Tuesday, August 30, 2011

JVM performance tuning part 3: JVM tuning

The Java virtual machine can be tuned in several ways. The three most important ones will be discussed in this blog entry:
  1. Java heap space
  2. Garbage collection tuning
  3. Garbage collection ergonomic 

Java heap space
As discussed in an earlier blog post, objects reside in the java heap space. The more objects exist, the more heap space will be needed. So thus the most important part of JVM tuning is sizing the heap correctly. Only after changing the heap to the correct size, you can start playing with garbage collection options in order to further improve performance to reach specific goals.
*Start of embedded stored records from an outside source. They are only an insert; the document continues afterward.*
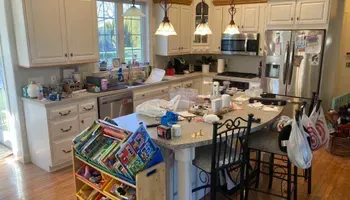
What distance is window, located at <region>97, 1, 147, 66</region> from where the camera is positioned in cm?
431

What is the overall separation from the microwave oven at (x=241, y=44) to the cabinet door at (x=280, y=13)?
38cm

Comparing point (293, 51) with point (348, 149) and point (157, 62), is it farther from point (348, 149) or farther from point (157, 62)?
point (157, 62)

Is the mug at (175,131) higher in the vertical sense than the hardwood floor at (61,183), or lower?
higher

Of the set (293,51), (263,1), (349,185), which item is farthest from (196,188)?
(263,1)

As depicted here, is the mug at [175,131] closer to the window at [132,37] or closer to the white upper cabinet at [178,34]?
the window at [132,37]

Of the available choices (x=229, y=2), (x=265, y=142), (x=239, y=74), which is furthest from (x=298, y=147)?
(x=229, y=2)

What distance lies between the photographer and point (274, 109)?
2.85 meters

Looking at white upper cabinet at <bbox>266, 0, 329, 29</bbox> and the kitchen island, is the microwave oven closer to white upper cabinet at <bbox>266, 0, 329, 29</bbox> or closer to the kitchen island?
white upper cabinet at <bbox>266, 0, 329, 29</bbox>

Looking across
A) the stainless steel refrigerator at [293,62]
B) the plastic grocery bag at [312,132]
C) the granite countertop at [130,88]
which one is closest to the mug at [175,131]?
the plastic grocery bag at [312,132]

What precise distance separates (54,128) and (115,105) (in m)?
0.87

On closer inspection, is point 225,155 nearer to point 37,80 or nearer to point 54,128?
point 54,128

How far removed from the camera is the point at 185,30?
5.22m

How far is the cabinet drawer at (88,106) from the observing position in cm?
349

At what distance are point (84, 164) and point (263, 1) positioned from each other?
12.8ft
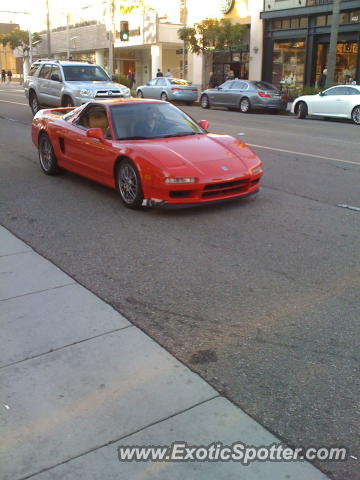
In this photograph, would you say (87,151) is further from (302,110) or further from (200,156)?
(302,110)

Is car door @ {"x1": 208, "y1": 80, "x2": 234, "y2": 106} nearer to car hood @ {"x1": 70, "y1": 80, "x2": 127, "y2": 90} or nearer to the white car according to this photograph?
the white car

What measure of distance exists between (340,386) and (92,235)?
3.70 meters

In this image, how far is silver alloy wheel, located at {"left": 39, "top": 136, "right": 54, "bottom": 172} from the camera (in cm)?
923

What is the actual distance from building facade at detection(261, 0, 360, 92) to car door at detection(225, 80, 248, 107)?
22.4 ft

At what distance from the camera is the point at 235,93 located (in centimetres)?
2544

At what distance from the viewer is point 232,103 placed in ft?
84.3

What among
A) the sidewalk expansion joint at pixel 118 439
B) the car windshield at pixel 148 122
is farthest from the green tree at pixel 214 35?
the sidewalk expansion joint at pixel 118 439

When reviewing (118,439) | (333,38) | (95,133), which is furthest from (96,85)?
(118,439)

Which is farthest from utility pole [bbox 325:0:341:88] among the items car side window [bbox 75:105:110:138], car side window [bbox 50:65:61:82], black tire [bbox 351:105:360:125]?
car side window [bbox 75:105:110:138]

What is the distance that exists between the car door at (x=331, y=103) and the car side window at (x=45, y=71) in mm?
10443

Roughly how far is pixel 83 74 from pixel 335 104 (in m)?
9.65

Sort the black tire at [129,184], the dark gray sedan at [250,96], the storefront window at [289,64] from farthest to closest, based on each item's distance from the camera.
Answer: the storefront window at [289,64] → the dark gray sedan at [250,96] → the black tire at [129,184]

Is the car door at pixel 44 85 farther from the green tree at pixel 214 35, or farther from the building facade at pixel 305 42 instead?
the green tree at pixel 214 35

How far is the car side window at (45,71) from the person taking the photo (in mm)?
19005
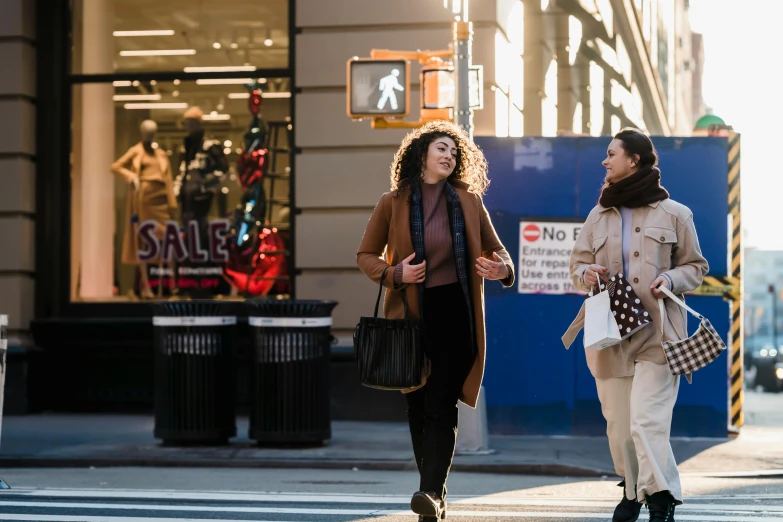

For java server application Oracle recommends the following regarding java heap size:
Unless you have problems with pauses, try granting as much memory as possible to the virtual machine. The default size (64MB) is often too small.
Setting -Xms and -Xmx to the same value increases predictability by removing the most important sizing decision from the virtual machine. On the other hand, the virtual machine can't compensate if you make a poor choice.
Be sure to increase the memory as you increase the number of processors, since allocation can be parallelized.
This means that, as soon as you start getting the error java.lang.OutOfMemoryError: Heap space it’s time to increase the heap. The easiest way to size correctly is by monitoring garbage collection, but this will be discussed in the next blog entry.
Sizing the heap can be done using the parameters –Xms and –Xmx, defining the minimum and maximum heap space respectively. –Xms is also called committed memory. –Xmx is also called reserved memory, although only the committed memory will be asked to the operating system at startup of the virtual machine. The difference between maximum and minimum memory is called virtual memory.
For server applications it’s best to set –Xms equal to –Xms. This allows the JVM to reserve all the necessary virtual memory at startup of the virtual machine. The best way to explain this is using an example:
suppose we have a server application that needs 800Mb of java heap after startup. If we would put –Xms256MB and –Xmx1024MB the JVM will ask the operating system 256MB of virtual memory for the heap just after creation of the virtual machine. As the server starts and needs more and more memory, the virtual machine will ask the operating system for more memory. Then you can only hope the operating system is able to give more memory. If not, the JVM starts throwing a java.lang.OutOfMemoryError. If we would put –Xms1024MB and –Xmx1024MB the JVM will ask the operating system enough virtual memory to create the maximum heap size. If that’s not possible the JVM simply won’t start, but you won’t get possible memory errors (related to resizing the heap) while the JVM is running.
By setting –Xms = -Xmx the JVM will start faster (no overhead added to allocate new memory blocks during startup, since the whole block will be reserved at startup).
Another advantage of setting –Xms equal to –Xmx is a reduction in the number of garbage collections, but adding larger pause times for each garbage collection.
Another rule is that the larger the heap size, the larger the pause times will be.

Garbage collection tuning
Since JDK 1.5 update 6, four different types of garbage collectors are available:
  • The serial collector (the default one)
  • The parallel or throughput collector
  • The parallel compacting collector
  • The Concurrent Mark Sweep collector
The serial collector
The serial is the default collector where both minor and major collections happen in a “stop the world” way. As the name implies garbage collections run serial and are only using one CPU core, even if more of them are available.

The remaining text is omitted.